**Task details:**
Send back the records in full, character for character.

◇ ◇ ◇

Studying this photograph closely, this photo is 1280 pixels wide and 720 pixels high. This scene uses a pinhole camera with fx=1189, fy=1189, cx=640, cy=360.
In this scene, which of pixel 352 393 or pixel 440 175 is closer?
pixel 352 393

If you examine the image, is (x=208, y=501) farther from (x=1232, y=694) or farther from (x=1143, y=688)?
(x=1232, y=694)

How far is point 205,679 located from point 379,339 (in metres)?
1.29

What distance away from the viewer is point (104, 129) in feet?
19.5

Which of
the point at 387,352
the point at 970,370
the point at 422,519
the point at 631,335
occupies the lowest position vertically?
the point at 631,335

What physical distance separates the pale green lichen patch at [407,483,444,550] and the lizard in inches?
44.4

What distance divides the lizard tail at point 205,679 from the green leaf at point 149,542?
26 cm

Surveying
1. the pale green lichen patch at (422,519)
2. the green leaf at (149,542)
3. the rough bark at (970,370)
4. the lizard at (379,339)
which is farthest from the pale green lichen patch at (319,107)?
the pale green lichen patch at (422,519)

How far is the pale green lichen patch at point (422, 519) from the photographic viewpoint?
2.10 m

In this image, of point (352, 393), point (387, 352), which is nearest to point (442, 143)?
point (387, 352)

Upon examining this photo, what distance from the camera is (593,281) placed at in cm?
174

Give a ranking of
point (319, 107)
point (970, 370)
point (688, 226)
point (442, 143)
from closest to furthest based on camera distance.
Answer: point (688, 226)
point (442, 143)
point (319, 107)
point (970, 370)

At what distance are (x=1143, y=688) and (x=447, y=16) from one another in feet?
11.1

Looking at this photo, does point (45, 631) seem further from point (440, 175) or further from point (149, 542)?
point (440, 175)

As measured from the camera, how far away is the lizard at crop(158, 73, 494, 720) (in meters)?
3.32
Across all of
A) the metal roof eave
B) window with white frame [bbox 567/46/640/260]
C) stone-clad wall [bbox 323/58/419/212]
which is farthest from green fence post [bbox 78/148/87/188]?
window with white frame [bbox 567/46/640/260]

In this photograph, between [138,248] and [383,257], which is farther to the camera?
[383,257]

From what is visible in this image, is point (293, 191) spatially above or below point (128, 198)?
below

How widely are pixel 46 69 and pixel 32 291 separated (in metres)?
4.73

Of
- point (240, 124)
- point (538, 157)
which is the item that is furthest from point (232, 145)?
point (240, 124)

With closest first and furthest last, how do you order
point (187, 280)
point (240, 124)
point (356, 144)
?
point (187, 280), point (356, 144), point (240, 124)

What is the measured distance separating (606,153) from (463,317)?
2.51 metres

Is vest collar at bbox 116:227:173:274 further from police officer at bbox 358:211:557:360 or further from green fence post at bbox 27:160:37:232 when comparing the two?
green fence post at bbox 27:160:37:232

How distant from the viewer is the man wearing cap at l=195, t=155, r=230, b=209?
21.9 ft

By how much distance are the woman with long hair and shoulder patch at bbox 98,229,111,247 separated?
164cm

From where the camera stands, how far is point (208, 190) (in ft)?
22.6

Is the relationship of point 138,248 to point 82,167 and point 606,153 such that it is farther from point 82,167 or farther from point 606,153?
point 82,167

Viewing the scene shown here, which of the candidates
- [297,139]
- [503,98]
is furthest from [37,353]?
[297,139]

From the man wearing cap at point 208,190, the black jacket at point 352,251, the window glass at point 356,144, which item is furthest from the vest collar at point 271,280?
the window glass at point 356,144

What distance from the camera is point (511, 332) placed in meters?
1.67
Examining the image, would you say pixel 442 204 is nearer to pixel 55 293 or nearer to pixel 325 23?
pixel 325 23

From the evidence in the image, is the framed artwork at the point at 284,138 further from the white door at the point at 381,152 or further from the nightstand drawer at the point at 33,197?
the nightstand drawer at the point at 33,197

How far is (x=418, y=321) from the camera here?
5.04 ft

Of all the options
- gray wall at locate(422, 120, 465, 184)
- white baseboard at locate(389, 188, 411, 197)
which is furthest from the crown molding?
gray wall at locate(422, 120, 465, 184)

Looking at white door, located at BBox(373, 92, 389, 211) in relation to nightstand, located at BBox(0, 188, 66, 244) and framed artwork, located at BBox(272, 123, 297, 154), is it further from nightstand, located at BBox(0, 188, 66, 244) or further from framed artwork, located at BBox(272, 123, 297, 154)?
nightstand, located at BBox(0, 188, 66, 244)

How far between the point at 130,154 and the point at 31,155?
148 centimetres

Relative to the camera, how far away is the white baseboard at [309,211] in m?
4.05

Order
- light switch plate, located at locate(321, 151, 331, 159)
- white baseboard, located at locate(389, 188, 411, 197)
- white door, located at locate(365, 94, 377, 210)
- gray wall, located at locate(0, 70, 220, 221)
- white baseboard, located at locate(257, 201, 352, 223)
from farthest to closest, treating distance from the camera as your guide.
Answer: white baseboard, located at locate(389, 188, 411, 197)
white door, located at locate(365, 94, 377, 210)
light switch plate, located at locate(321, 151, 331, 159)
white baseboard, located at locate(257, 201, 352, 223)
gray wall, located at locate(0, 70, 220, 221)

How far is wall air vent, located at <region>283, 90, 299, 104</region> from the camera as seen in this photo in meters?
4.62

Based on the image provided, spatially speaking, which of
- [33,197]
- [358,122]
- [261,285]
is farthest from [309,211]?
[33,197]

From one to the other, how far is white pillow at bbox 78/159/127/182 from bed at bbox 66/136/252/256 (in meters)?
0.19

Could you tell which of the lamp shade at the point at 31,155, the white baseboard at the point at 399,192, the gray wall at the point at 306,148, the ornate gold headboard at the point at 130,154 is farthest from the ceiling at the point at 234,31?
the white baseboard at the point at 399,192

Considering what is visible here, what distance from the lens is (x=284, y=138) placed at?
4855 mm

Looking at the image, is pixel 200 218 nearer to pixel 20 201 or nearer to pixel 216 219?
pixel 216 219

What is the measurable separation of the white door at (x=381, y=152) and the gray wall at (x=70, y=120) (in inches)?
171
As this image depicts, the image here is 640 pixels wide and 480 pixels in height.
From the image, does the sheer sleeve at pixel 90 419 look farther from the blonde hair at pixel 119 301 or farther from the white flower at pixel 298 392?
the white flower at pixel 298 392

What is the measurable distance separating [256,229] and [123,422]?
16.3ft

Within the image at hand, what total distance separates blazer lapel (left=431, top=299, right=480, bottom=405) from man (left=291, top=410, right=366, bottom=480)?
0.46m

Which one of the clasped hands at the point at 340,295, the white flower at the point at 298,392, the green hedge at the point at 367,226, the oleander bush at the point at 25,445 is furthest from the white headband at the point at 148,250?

◇ ◇ ◇

**Written response:**
Studying this photograph closely, this photo is 1280 pixels wide and 720 pixels high. This scene uses a pinhole camera with fx=1189, fy=1189, cx=640, cy=360.
In this scene, which of pixel 352 393 or pixel 440 175 is closer?
pixel 352 393

If you examine the image, is (x=208, y=501) farther from (x=1232, y=694) or farther from (x=1143, y=688)?
(x=1232, y=694)

How far is point 205,679 located from point 379,339 (in metres)?
1.29

What distance away from the viewer is point (104, 129) in feet?
19.5

Which of
the point at 387,352
the point at 970,370
the point at 422,519
the point at 631,335
occupies the lowest position vertically?
the point at 631,335

What physical distance separates the pale green lichen patch at [407,483,444,550] and the lizard in inches?
44.4

What distance divides the lizard tail at point 205,679 from the green leaf at point 149,542?
26 cm

Surveying
1. the pale green lichen patch at (422,519)
2. the green leaf at (149,542)
3. the rough bark at (970,370)
4. the lizard at (379,339)
which is farthest from the pale green lichen patch at (319,107)?
the pale green lichen patch at (422,519)

How far is the pale green lichen patch at point (422, 519) from the photographic viewpoint?
2.10 m

In this image, of point (352, 393), point (387, 352), which is nearest to point (442, 143)?
point (387, 352)

Upon examining this photo, what distance from the camera is (593,281) placed at in cm?
174

Give a ranking of
point (319, 107)
point (970, 370)
point (688, 226)
point (442, 143)
from closest to furthest based on camera distance.
Answer: point (688, 226)
point (442, 143)
point (319, 107)
point (970, 370)

At what distance are (x=1143, y=688) and (x=447, y=16) from one another in feet?
11.1

Looking at this photo, does point (45, 631) seem further from point (440, 175) or further from point (149, 542)?
point (440, 175)

As measured from the camera, how far away is the lizard at crop(158, 73, 494, 720) (in meters)?
3.32
Across all of
A) the metal roof eave
B) window with white frame [bbox 567/46/640/260]
C) stone-clad wall [bbox 323/58/419/212]
which is farthest from green fence post [bbox 78/148/87/188]?
window with white frame [bbox 567/46/640/260]

In this photograph, between [138,248] and [383,257], which is farther to the camera?
[383,257]

From what is visible in this image, is point (293, 191) spatially above or below point (128, 198)?
below

How widely are pixel 46 69 and pixel 32 291 separated (in metres)?
4.73

Of
- point (240, 124)
- point (538, 157)
which is the item that is furthest from point (232, 145)?
point (240, 124)

With closest first and furthest last, how do you order
point (187, 280)
point (240, 124)
point (356, 144)
?
point (187, 280), point (356, 144), point (240, 124)

What is the measured distance separating (606,153) from (463,317)?
2.51 metres

Is vest collar at bbox 116:227:173:274 further from police officer at bbox 358:211:557:360 or further from green fence post at bbox 27:160:37:232 when comparing the two?
green fence post at bbox 27:160:37:232

How distant from the viewer is the man wearing cap at l=195, t=155, r=230, b=209?
21.9 ft

By how much distance are the woman with long hair and shoulder patch at bbox 98,229,111,247 separated?
164cm

From where the camera stands, how far is point (208, 190) (in ft)?
22.6

Is the relationship of point 138,248 to point 82,167 and point 606,153 such that it is farther from point 82,167 or farther from point 606,153?
point 82,167

Viewing the scene shown here, which of the candidates
- [297,139]
- [503,98]
is furthest from [37,353]?
[297,139]

From the man wearing cap at point 208,190, the black jacket at point 352,251, the window glass at point 356,144, which item is furthest from the vest collar at point 271,280?
the window glass at point 356,144

What distance from the camera is point (511, 332) placed in meters?
1.67
Examining the image, would you say pixel 442 204 is nearer to pixel 55 293 or nearer to pixel 325 23?
pixel 325 23

From the evidence in the image, is the framed artwork at the point at 284,138 further from the white door at the point at 381,152 or further from the nightstand drawer at the point at 33,197?
the nightstand drawer at the point at 33,197

How far is (x=418, y=321) from the camera here?
5.04 ft

Of all the options
- gray wall at locate(422, 120, 465, 184)
- white baseboard at locate(389, 188, 411, 197)
which is furthest from the crown molding?
gray wall at locate(422, 120, 465, 184)

Looking at white door, located at BBox(373, 92, 389, 211) in relation to nightstand, located at BBox(0, 188, 66, 244) and framed artwork, located at BBox(272, 123, 297, 154), is it further from nightstand, located at BBox(0, 188, 66, 244) or further from framed artwork, located at BBox(272, 123, 297, 154)?
nightstand, located at BBox(0, 188, 66, 244)

How far between the point at 130,154 and the point at 31,155?
148 centimetres

Relative to the camera, how far away is the white baseboard at [309,211] in m?
4.05

Order
- light switch plate, located at locate(321, 151, 331, 159)
- white baseboard, located at locate(389, 188, 411, 197)
- white door, located at locate(365, 94, 377, 210)
- gray wall, located at locate(0, 70, 220, 221)
- white baseboard, located at locate(257, 201, 352, 223)
from farthest to closest, treating distance from the camera as your guide.
Answer: white baseboard, located at locate(389, 188, 411, 197)
white door, located at locate(365, 94, 377, 210)
light switch plate, located at locate(321, 151, 331, 159)
white baseboard, located at locate(257, 201, 352, 223)
gray wall, located at locate(0, 70, 220, 221)

How far is wall air vent, located at <region>283, 90, 299, 104</region> from the camera as seen in this photo in meters?
4.62

Based on the image provided, spatially speaking, which of
- [33,197]
- [358,122]
- [261,285]
is farthest from [309,211]?
[33,197]

From one to the other, how far is white pillow at bbox 78/159/127/182 from bed at bbox 66/136/252/256 (in meters)?
0.19

Could you tell which of the lamp shade at the point at 31,155, the white baseboard at the point at 399,192, the gray wall at the point at 306,148, the ornate gold headboard at the point at 130,154 is farthest from the ceiling at the point at 234,31?
the white baseboard at the point at 399,192

Considering what is visible here, what distance from the lens is (x=284, y=138) placed at?
4855 mm

Looking at the image, is pixel 200 218 nearer to pixel 20 201 or nearer to pixel 216 219?
pixel 216 219

What is the measurable separation of the white door at (x=381, y=152) and the gray wall at (x=70, y=120) (in inches)?
171
As this image depicts, the image here is 640 pixels wide and 480 pixels in height.
From the image, does the sheer sleeve at pixel 90 419 look farther from the blonde hair at pixel 119 301 or farther from the white flower at pixel 298 392?
the white flower at pixel 298 392

What is the measurable distance separating [256,229] and [123,422]?
16.3ft

Within the image at hand, what total distance separates blazer lapel (left=431, top=299, right=480, bottom=405) from man (left=291, top=410, right=366, bottom=480)?
0.46m

Which one of the clasped hands at the point at 340,295, the white flower at the point at 298,392, the green hedge at the point at 367,226, the oleander bush at the point at 25,445 is furthest from the white headband at the point at 148,250?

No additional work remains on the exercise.